[How to complete this task] Type the entries again, word for word.

========

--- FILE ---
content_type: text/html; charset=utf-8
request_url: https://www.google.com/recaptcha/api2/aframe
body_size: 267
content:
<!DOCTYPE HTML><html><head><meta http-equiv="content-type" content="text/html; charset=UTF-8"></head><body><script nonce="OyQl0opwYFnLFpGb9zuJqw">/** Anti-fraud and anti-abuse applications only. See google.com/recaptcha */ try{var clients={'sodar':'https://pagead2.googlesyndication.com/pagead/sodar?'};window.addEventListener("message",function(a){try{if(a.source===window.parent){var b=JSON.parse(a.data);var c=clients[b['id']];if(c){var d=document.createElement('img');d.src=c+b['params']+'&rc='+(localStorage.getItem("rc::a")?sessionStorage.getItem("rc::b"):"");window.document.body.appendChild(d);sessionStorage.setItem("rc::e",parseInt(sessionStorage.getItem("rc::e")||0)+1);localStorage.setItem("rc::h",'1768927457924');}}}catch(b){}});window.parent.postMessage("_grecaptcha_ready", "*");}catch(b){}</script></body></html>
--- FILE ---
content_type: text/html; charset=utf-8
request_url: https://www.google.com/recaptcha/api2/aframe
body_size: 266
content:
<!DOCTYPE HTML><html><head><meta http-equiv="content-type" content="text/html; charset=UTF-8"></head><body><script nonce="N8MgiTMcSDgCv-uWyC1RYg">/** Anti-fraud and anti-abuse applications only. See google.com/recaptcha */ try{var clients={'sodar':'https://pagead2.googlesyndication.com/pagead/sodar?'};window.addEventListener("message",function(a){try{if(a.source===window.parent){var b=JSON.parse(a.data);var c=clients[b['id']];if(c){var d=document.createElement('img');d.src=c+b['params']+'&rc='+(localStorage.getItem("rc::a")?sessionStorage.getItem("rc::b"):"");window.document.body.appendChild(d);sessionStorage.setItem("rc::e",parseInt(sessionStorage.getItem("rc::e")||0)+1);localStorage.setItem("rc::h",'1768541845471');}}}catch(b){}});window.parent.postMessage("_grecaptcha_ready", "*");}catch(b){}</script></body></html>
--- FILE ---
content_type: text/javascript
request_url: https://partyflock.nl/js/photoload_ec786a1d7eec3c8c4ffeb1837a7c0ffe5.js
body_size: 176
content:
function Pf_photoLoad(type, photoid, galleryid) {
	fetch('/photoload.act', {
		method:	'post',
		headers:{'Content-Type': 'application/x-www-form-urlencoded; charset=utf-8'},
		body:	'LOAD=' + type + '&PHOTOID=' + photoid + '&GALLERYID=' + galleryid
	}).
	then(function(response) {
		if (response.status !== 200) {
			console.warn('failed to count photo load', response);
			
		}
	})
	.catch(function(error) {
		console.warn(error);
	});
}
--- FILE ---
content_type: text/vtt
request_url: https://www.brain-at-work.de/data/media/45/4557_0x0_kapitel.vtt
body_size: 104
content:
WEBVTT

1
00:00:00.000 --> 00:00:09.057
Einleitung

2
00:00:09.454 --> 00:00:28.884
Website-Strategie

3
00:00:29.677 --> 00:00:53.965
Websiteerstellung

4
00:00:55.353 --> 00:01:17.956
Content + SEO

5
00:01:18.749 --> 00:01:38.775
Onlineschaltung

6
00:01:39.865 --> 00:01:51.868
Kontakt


========

[Task solution]
--- FILE ---
content_type: text/html; charset=utf-8
request_url: https://www.google.com/recaptcha/api2/aframe
body_size: 267
content:
<!DOCTYPE HTML><html><head><meta http-equiv="content-type" content="text/html; charset=UTF-8"></head><body><script nonce="OyQl0opwYFnLFpGb9zuJqw">/** Anti-fraud and anti-abuse applications only. See google.com/recaptcha */ try{var clients={'sodar':'https://pagead2.googlesyndication.com/pagead/sodar?'};window.addEventListener("message",function(a){try{if(a.source===window.parent){var b=JSON.parse(a.data);var c=clients[b['id']];if(c){var d=document.createElement('img');d.src=c+b['params']+'&rc='+(localStorage.getItem("rc::a")?sessionStorage.getItem("rc::b"):"");window.document.body.appendChild(d);sessionStorage.setItem("rc::e",parseInt(sessionStorage.getItem("rc::e")||0)+1);localStorage.setItem("rc::h",'1768927457924');}}}catch(b){}});window.parent.postMessage("_grecaptcha_ready", "*");}catch(b){}</script></body></html>
--- FILE ---
content_type: text/html; charset=utf-8
request_url: https://www.google.com/recaptcha/api2/aframe
body_size: 266
content:
<!DOCTYPE HTML><html><head><meta http-equiv="content-type" content="text/html; charset=UTF-8"></head><body><script nonce="N8MgiTMcSDgCv-uWyC1RYg">/** Anti-fraud and anti-abuse applications only. See google.com/recaptcha */ try{var clients={'sodar':'https://pagead2.googlesyndication.com/pagead/sodar?'};window.addEventListener("message",function(a){try{if(a.source===window.parent){var b=JSON.parse(a.data);var c=clients[b['id']];if(c){var d=document.createElement('img');d.src=c+b['params']+'&rc='+(localStorage.getItem("rc::a")?sessionStorage.getItem("rc::b"):"");window.document.body.appendChild(d);sessionStorage.setItem("rc::e",parseInt(sessionStorage.getItem("rc::e")||0)+1);localStorage.setItem("rc::h",'1768541845471');}}}catch(b){}});window.parent.postMessage("_grecaptcha_ready", "*");}catch(b){}</script></body></html>
--- FILE ---
content_type: text/javascript
request_url: https://partyflock.nl/js/photoload_ec786a1d7eec3c8c4ffeb1837a7c0ffe5.js
body_size: 176
content:
function Pf_photoLoad(type, photoid, galleryid) {
	fetch('/photoload.act', {
		method:	'post',
		headers:{'Content-Type': 'application/x-www-form-urlencoded; charset=utf-8'},
		body:	'LOAD=' + type + '&PHOTOID=' + photoid + '&GALLERYID=' + galleryid
	}).
	then(function(response) {
		if (response.status !== 200) {
			console.warn('failed to count photo load', response);
			
		}
	})
	.catch(function(error) {
		console.warn(error);
	});
}
--- FILE ---
content_type: text/vtt
request_url: https://www.brain-at-work.de/data/media/45/4557_0x0_kapitel.vtt
body_size: 104
content:
WEBVTT

1
00:00:00.000 --> 00:00:09.057
Einleitung

2
00:00:09.454 --> 00:00:28.884
Website-Strategie

3
00:00:29.677 --> 00:00:53.965
Websiteerstellung

4
00:00:55.353 --> 00:01:17.956
Content + SEO

5
00:01:18.749 --> 00:01:38.775
Onlineschaltung

6
00:01:39.865 --> 00:01:51.868
Kontakt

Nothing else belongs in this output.